◆ **練習問題**
#1 ルミネ広告についてのインタビューによると、尾形真理子がルミネのシーズン広告に関わり始めたのは何年からですか。
#2 ルミネ広告についてのインタビューのうち、「愛だの恋だの好きなように書い」で始まり「から、始まった企画なんです。」で終わる部分を、「リアリティ」を「手ざわり」に置き換えて書き出してください。
#3 ルミネ広告についてのインタビューを、最後の文の続きから引き継いで書き進めてください。

◆ **本文抜粋**
ルミネ広告から小説が誕生。尾形真理子がすくい取る「世の気分」
ルミネ『One piece of a woman』- インタビュー・テキスト
- 松井友里
- 編集:川浦慧(CINRA.NET編集部)
新しい季節の訪れを告げるように掲げられる、ルミネのシーズン広告。口元がほころぶような共感や、ほんの少し背伸びした憧れ、強くあろうと自らを奮い立たせる瞬間。そんな日常のあわいにある感覚をすくい取ったメッセージを紡いできた、クリエイティブディレクター / コピーライターの尾形真理子が、ルミネとの新たな取り組みとして、広告から発展したショートストーリー『One piece of a woman』を2018年の春から執筆している。
それぞれの日々を送る女性たちを描いたこのショートストーリーをきっかけに、これまでのルミネの広告をどのように作り出してきたか、尾形が考える「滞空時間の長い」広告や、時代とともに変容する言葉の感覚などについて、話を聞いた。
愛だの恋だの好きなように書いている風ですけど(笑)、見た人の「自分らしさ」が拡張されるようなものを目指しているんです。
―まずは『One piece of a woman』がどのようにスタートしたか教えてください。
尾形:ルミネのシーズン広告には2007年から関わってきたのですが、ポスターで表現しているビジュアルとメッセージって、ポスターを見てくれる方たちの日常のもっといろんな一幕と繋がっているんじゃないかなと思っていて。そのリアリティや深みみたいなものを、ポスターとは違うアプローチで感じてもらえたらというところから、始まった企画なんです。

◆ **データ項目**
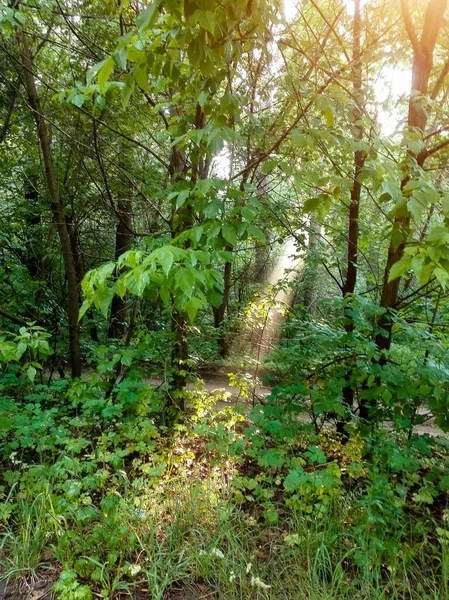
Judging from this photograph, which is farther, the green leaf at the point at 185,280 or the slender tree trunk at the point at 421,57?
the slender tree trunk at the point at 421,57

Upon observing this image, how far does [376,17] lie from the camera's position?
3.40 metres

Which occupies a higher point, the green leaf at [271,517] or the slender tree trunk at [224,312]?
the slender tree trunk at [224,312]

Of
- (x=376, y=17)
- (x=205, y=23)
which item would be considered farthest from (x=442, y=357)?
(x=376, y=17)

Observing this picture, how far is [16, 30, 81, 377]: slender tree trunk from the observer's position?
3414 millimetres

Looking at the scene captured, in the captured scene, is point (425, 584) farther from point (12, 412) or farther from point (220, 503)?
point (12, 412)

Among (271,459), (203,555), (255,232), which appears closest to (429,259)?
(255,232)

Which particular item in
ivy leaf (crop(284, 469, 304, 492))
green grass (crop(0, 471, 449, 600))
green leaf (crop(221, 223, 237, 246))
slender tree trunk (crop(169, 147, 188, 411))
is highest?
green leaf (crop(221, 223, 237, 246))

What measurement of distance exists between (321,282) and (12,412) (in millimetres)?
8024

◆ **解答例**
#1 2007年からです。

#2
愛だの恋だの好きなように書いている風ですけど(笑)、見た人の「自分らしさ」が拡張されるようなものを目指しているんです。
―まずは『One piece of a woman』がどのようにスタートしたか教えてください。
尾形:ルミネのシーズン広告には2007年から関わってきたのですが、ポスターで表現しているビジュアルとメッセージって、ポスターを見てくれる方たちの日常のもっといろんな一幕と繋がっているんじゃないかなと思っていて。その手ざわりや深みみたいなものを、ポスターとは違うアプローチで感じてもらえたらというところから、始まった企画なんです。

#3
―広告と連動しているという大きな特徴があるなかで、どのようなことを意識して小説を書かれていますか。
尾形:ルミネには「わたしらしくをあたらしく」という企業スローガンがあるんですけど、ポスターも小説も、すべてそこに繋がっていて。愛だの恋だの好きなように書いている風ですけど(笑)、最終的には見た人にとっての「自分らしさ」みたいなものが少しでも拡張されるようなものを目指しているんです。小説を読む人にとって、「自分とは違うけど、同じ時代にきっとこういう人が存在するんだろうな」と思えるような内容にしたいと思っています。
ルミネにとって、この『One piece of a woman』はあんまり下心がない企画なんですよね。だから、小説にはルミネも出てこないし、ファッションだってほとんど関わってこない。「ルミネはなんでこれにお金を出してるのかな?」っていうくらい広告としてはちょっと遠回りなアプローチなんですけど、それがルミネっぽいなと思うんです。

尾形真理子
コピーライター / クリエイティブディレクター。1978年東京都生まれ。2001年(株)博報堂に入社し、2018年(株)Tangを設立。ルミネをはじめ、資生堂、Tiffany&Co.、キリンビール、Netflix、FUJITSUなど多くの企業広告を手がける。朝日広告賞グランプリ、ACC賞ゴールド、TCC賞など受賞多数。『試着室で思い出したら、本気の恋だと思う。』(幻冬舎)で小説家デビュー。その他、歌詞の提供やコラムの執筆など活躍の場を広げる。
―ストーリーについては、シーズン広告が完成してから作られているのですか。
尾形:はい。ビジュアル撮影の段階では、実はコピーすらできていなくて。
―そうなんですね。それは毎回ですか?
尾形:そうですね。ざっくりしたイメージはあるんですけど、言葉を書くのはまずビジュアルを作ってからです。だから、ポスターを作る時点ではもちろん小説のことはまったく考えていなくて。ポスターが完成してからなにを書くか初めて考えるっていう、ちょっと不思議な作り方なんです。広告って普通は、最初に出口を設定して、そこに向かっていく作り方が多いので、この企画はわりと行き当たりばったりというか(笑)。
―そうした作り方にされているのはなぜですか?
尾形:ルミネがこのシーズン広告を通じて取り組みたいのは、お客さまたちがどういうことに興味があって、なにに喜び、腹を立て、悲しんでいるかーーそういうところと繋がって、本当の意味で必要とされる存在になることだと思うんです。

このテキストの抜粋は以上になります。